Offset – For fine-tuned positioning
from videodb.editor import Offset
clip = Clip(
asset=logo,
duration=30,
position=Position.center,
offset=Offset(x=0.3, y=-0.2)
)
This shifts the logo 30% right, 20% up from center.
Scale – Size Adjustment
scale is a multiplier applied after fit. Default is 1.0.
Real example:
pip_clip = Clip(
asset=overlay_video,
duration=15,
scale=0.3
)
“Shrink this video to 30% of its fitted size” (perfect for picture-in-picture).
Opacity – Transparency
opacity ranges from 0.0 (invisible) to 1.0 (opaque).
Real example:
watermark_clip = Clip(
asset=logo,
duration=30,
opacity=0.6
)
“Make the logo 60% opaque (semi-transparent).”
Filter – Visual Effects
Apply color/blur effects:
from videodb.editor import Filter
clip = Clip(
asset=VideoAsset(id=video.id),
duration=10,
filter=Filter.greyscale
)
Available filters: greyscale, blur, boost (saturation), contrast, darken, lighten, muted, negative.
Transition – Fades
Fade in/out at clip start/end:
from videodb.editor import Transition
clip = Clip(
asset=VideoAsset(id=video.id),
duration=10,
transition=Transition(
in_="fade",
out="fade",
duration=2
)
)
“Fade in over 1 second at start, fade out over 2 seconds at end.”

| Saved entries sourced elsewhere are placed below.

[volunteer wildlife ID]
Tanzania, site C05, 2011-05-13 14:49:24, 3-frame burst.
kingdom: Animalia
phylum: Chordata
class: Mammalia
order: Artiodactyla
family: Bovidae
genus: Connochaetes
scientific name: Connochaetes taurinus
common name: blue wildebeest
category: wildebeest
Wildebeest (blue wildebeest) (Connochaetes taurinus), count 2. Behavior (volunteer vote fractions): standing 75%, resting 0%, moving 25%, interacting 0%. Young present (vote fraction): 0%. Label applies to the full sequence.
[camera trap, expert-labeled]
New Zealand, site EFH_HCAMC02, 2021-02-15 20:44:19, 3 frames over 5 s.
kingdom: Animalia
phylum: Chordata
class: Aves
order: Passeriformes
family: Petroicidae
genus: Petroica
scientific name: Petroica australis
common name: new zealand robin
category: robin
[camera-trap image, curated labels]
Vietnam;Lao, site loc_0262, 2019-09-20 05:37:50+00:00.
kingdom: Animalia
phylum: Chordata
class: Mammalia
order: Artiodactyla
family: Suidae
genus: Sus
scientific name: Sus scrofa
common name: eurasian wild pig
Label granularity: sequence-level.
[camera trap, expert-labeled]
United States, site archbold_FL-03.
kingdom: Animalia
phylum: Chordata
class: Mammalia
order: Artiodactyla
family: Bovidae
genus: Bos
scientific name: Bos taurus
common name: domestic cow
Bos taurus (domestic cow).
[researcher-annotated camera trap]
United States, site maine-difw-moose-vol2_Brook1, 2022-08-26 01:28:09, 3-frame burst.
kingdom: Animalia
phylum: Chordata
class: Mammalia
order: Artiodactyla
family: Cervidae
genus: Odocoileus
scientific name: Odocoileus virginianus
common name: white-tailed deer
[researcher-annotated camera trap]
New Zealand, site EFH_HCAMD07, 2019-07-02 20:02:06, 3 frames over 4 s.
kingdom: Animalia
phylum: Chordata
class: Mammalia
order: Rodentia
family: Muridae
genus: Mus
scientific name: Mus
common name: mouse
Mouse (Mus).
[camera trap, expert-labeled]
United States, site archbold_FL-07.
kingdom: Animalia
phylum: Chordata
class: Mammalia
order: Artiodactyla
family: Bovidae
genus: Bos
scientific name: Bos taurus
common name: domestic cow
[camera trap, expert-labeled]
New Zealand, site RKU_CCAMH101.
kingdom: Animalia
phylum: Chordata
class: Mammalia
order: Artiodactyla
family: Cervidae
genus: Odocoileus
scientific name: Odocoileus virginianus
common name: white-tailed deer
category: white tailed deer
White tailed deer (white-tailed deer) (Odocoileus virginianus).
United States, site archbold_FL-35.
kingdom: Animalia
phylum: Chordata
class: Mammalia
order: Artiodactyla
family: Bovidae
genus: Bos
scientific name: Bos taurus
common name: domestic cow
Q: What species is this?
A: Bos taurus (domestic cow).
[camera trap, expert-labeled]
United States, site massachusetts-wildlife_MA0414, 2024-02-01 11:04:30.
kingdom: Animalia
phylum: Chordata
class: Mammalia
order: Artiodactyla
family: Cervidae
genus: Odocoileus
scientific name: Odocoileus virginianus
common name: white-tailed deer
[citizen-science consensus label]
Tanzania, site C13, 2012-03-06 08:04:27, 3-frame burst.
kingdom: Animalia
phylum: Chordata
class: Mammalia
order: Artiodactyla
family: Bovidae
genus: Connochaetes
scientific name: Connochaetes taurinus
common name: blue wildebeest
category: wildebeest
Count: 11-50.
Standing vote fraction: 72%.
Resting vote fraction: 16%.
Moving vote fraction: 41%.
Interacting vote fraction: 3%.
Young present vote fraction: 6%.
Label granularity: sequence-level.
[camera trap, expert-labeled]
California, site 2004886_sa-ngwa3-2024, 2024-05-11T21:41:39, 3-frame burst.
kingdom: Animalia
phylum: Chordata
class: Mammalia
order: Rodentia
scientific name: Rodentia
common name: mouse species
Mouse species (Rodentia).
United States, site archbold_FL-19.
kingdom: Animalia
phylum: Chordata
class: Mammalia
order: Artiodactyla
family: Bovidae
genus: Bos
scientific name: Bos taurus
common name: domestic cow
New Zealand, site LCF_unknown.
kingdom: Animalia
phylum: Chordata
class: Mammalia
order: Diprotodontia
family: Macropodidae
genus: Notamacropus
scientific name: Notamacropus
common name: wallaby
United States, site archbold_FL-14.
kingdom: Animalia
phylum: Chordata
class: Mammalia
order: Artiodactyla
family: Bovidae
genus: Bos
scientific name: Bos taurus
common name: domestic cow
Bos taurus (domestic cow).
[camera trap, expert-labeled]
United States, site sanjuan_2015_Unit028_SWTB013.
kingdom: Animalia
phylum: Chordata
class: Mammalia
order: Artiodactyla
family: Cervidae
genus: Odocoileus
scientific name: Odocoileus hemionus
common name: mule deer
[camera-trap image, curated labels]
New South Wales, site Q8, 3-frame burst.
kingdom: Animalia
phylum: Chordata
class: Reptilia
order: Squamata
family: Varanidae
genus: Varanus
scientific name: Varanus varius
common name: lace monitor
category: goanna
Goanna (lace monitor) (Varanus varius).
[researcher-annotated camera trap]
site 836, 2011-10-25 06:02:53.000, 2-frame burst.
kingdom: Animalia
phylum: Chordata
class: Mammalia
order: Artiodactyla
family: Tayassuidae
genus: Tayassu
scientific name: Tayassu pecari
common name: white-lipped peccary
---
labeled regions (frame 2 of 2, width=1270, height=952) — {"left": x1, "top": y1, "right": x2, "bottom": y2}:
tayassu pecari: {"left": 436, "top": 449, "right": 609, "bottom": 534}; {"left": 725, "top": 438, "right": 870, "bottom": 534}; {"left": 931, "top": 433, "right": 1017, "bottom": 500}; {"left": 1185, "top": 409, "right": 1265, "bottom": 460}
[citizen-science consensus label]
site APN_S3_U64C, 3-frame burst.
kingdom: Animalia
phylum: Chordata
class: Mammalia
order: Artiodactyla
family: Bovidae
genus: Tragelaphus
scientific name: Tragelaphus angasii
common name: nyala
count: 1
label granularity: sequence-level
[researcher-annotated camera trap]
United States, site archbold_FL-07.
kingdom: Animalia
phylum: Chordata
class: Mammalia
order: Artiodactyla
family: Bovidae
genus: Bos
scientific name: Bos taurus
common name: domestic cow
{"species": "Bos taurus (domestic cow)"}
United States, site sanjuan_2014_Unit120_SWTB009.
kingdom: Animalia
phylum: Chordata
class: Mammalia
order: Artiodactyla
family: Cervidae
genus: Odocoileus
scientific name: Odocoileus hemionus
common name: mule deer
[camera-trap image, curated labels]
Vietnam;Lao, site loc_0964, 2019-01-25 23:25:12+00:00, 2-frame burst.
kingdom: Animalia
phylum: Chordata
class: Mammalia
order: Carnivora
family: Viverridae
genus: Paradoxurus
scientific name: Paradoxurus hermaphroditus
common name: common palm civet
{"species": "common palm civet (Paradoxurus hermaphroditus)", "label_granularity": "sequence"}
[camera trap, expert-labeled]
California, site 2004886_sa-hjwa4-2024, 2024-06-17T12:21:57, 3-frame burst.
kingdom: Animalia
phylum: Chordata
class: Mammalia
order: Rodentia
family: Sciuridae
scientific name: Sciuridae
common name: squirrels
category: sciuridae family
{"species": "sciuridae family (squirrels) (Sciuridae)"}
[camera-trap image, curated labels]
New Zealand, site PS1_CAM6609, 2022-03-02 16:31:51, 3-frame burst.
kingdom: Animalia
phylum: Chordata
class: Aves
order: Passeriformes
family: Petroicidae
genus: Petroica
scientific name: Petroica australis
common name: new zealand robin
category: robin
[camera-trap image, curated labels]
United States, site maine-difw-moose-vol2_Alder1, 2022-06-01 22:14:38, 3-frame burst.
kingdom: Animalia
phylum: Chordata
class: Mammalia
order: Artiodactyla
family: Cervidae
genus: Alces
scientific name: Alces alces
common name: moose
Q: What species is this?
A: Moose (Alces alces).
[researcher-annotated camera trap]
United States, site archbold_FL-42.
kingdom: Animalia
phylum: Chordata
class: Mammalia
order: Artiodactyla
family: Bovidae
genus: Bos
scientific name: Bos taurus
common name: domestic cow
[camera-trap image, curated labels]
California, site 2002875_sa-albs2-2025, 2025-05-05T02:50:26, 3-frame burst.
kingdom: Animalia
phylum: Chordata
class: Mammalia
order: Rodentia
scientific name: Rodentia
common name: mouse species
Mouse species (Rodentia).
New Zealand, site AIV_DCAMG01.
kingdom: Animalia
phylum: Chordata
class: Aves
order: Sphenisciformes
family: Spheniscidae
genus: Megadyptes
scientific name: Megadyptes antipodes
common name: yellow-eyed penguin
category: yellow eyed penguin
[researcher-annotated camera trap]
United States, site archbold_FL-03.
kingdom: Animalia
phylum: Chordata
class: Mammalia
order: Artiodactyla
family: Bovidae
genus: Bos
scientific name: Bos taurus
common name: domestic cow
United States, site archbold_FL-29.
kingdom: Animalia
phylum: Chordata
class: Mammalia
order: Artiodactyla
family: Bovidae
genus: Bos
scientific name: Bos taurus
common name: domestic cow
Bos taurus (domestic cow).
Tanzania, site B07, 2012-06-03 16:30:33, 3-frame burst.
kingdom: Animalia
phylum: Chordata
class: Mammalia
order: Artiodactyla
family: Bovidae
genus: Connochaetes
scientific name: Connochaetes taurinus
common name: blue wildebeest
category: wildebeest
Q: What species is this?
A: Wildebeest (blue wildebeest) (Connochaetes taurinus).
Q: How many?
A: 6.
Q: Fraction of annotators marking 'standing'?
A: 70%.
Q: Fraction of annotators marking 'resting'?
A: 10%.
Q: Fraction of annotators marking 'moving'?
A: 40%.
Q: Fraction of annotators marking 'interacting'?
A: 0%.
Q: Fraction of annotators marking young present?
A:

Recap: A Clip wraps an Asset and defines how long it plays (duration) and how it appears (fit, position, scale, opacity, filter, transition). Now let’s see how to place clips on the timeline.
Layer 3: Tracks – Sequencing and Layering
Tracks are timeline lanes. They control when clips play and how they stack.
The Track Object
A Track is a container you add clips to:
from videodb import Track
track = Track()
track.add_clip(0, clip) # Add clip at 0 seconds
track.add_clip(start, clip) has two parameters:
start (float, seconds) – When the clip begins on the timeline clip (Clip object) – The clip to add Sequential Playback (Same Track)
Clips on the same track play one after another:
track = Track()
track.add_clip(0, clip1) # 0s-5s
track.add_clip(5, clip2) # 5s-10s
track.add_clip(10, clip3) # 10s-15s
This creates a montage - three clips in sequence.
Simultaneous Playback (Different Tracks)
Clips on different tracks at the same timestamp play simultaneously:
track1 = Track()
track1.add_clip(0, clip1) # First layer
track2 = Track()
track2.add_clip(0, clip2) # Second layer (plays at same time)
Both start at 0 seconds, so they play together. This is how you create layered compositions.
Z-Order (Layering)
Later tracks render on top of earlier tracks.
timeline.add_track(track1) # Bottom layer
timeline.add_track(track2) # Renders above track1
timeline.add_track(track3) # Renders above track2
This is how you create overlays: put background content on track1, overlays on track2.
The “Double Start” Concept
There are two separate “start” parameters:
Asset.start – Trims the source file track.add_clip(start=...) – Places clip on the timeline Real example:
# Source video is 2 minutes long
video_asset = VideoAsset(
id=video.id,
start=30
) # Skip first 30s of source
clip = Clip(
asset=video_asset,
duration=40
) # Use 40s (from 0:30 to 1:10 of source)
track = Track()